If fiber growth in Maine forests, wildlife diversity, public access, and acreage in forest cover are the best they have been since Joshua Chamberlain fought at Gettysburg, might all of us Mainers, who believe we are multiple-use environmentalists, place just some of our blame for this paradoxical success on the private sector?

Take the skyrocketing cost of health care in Maine. A current Maine solution appears to centralize decision-making and planning, expand government certificate-of-need regulation to reduce wasteful duplication of effort, extend the current single-payer system for teachers and state government employees to all Mainers covered by Dirigo Health. But, what if the certificate-of-need, single-payer insurance system and state planner’s cures are worse than the pain?

What if these cures result in ever-more health monopolies and constraints of trade, disappearance of health care in rural towns, disappearance of competition in Maine cities, higher rather than lower costs for MRIs and similar procedures, higher premiums for insurance because competition is all but gone?

A paradoxical strategy would be to eliminate the certificate-of-need regulation in its entirety, to let Maine teachers and government workers and those in need have choices for their health insurance providers much as federal employees have. What if Maine introduces legislation that gives student loan forgiveness to private dentists (not just public health clinic dentists) who serve the rural poor? What if Maine exchanged the prescriptive hand of government regulation for the invisible hand of the marketplace?

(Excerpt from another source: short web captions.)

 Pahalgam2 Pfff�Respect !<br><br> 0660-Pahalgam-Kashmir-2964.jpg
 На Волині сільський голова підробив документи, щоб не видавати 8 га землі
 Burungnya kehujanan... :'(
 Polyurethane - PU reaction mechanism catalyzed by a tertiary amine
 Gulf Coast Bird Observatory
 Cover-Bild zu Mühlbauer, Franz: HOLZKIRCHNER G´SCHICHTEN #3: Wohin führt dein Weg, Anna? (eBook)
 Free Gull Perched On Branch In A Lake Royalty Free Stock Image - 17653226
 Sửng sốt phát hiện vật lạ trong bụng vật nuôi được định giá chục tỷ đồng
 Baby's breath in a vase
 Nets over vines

Take the restlessness of public higher education. Maine appropriates far more dollars for public higher education per $1,000 of personal income than any other state in New England: 50 percent more than Vermont and two times New Hampshire. Commission after commission studies public higher education in Maine only to conclude public institutions need more public bond proceeds and more public appropriations for operations.

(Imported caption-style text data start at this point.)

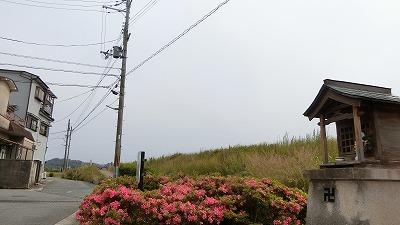 f:id:kabutoyama-tigers:20180613163256j:plain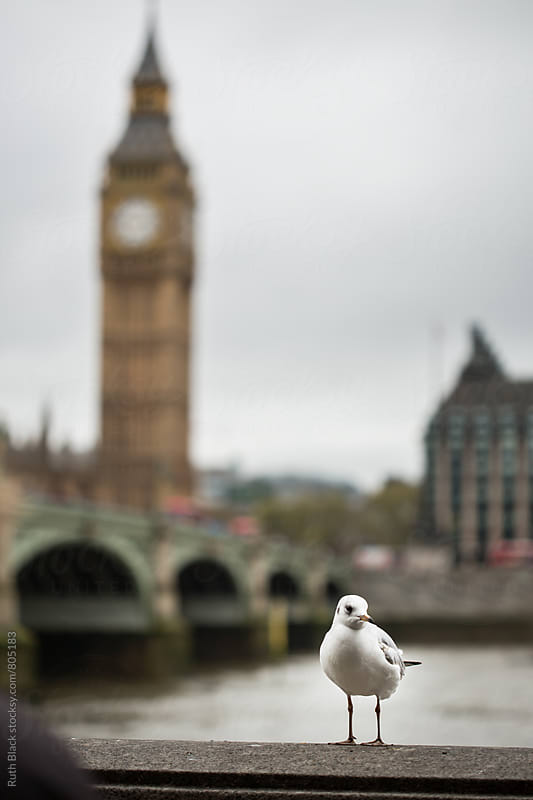 Seagull in front of Big Ben, London by Ruth Black for Stocksy United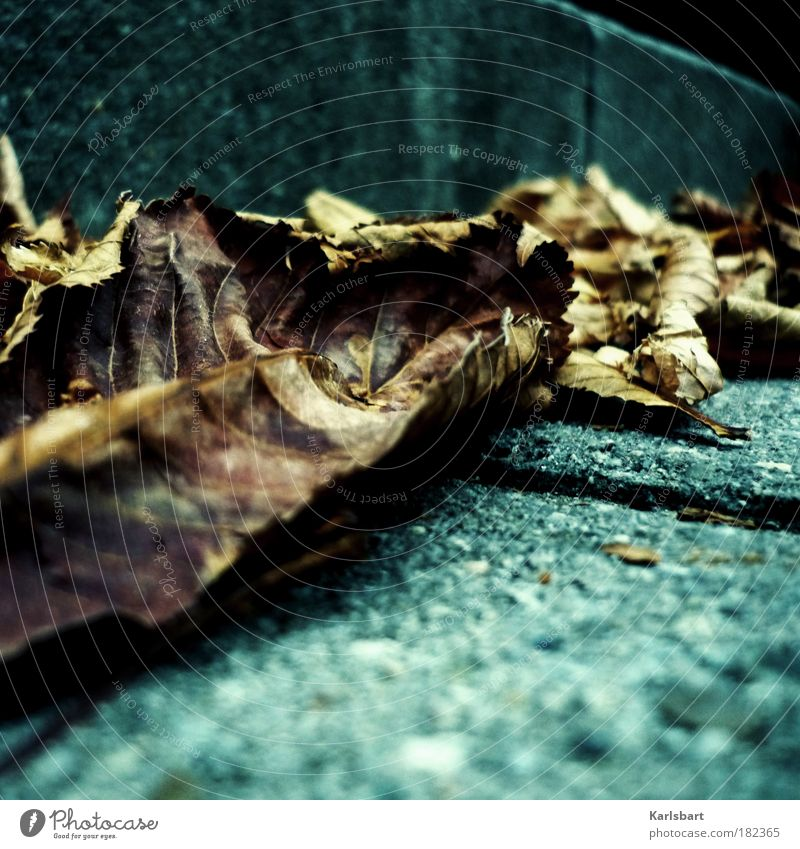 vom winde. verweht. Natur ruhig Blatt Straße kalt Erholung Herbst Wand Bewegung Traurigkeit Mauer Wege & Pfade Park Stimmung Wind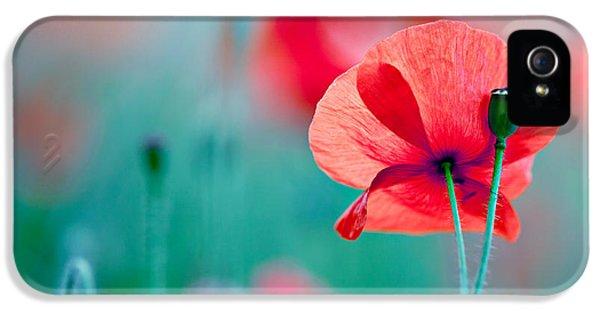 Red Corn Poppy Flowers 04 IPhone 5 Case by Nailia Schwarz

A paradoxical road less traveled in Maine would be the funding of Maine students rather than Maine educational institutions and to semi-privatize public higher education. While heresy in Maine, one has only to compare how Vermont cost effectively funds its land grant university and how Oregon has semi-privatized the Oregon Health and Science University, to realize there are counterintuitive solutions to public higher education financing approaches of today.

Finally, what about taxes? In many respects the tax cap crisis is analogous to shifting deck chairs on the Titanic. The tax cap advocates are in a “Catch-22” because the property tax is the only tax over which local communities have any control, yet they want to pass the buck to the state. Conversely, the dire predictions of the opponents who claim there will be no money for anything, in a state that is still one of the highest-taxed states in the country (even after a tax cap goes through), is like the little boy who called “Wolf!” (They might defeat the cap but in the process reinforce the image of Maine as a taxing pariah.)

What about a paradoxical approach? What about a concept of using property taxes for property services (roads, fire, police) and people taxes, like income, sales and sin taxes, for people services (health, education and welfare)? What about progressive across-the-board reductions in tax rates? In Ireland, when they cut the corporate tax from 40 to 12 percent, tax revenues from corporate taxes increase fourfold.

How could this be? It simply “could be” that only profitable corporations pay taxes and, suddenly, Irish companies began to make a profit. A counterintuitive conclusion is that the tax cap crisis has far less to do with property taxes than it has to do with the people seeking a government and champion for genuine tax abatement and reform.

The common denominator in this paradoxical vision of Maine’s future is a state of “incentive” over “prescriptive” regulations, competition over monopolies and constraints on trade, and a snowshoe rabbit-like private economy over a lemming-like march into a socialistic sea.

William H. Beardsley is president of Husson College.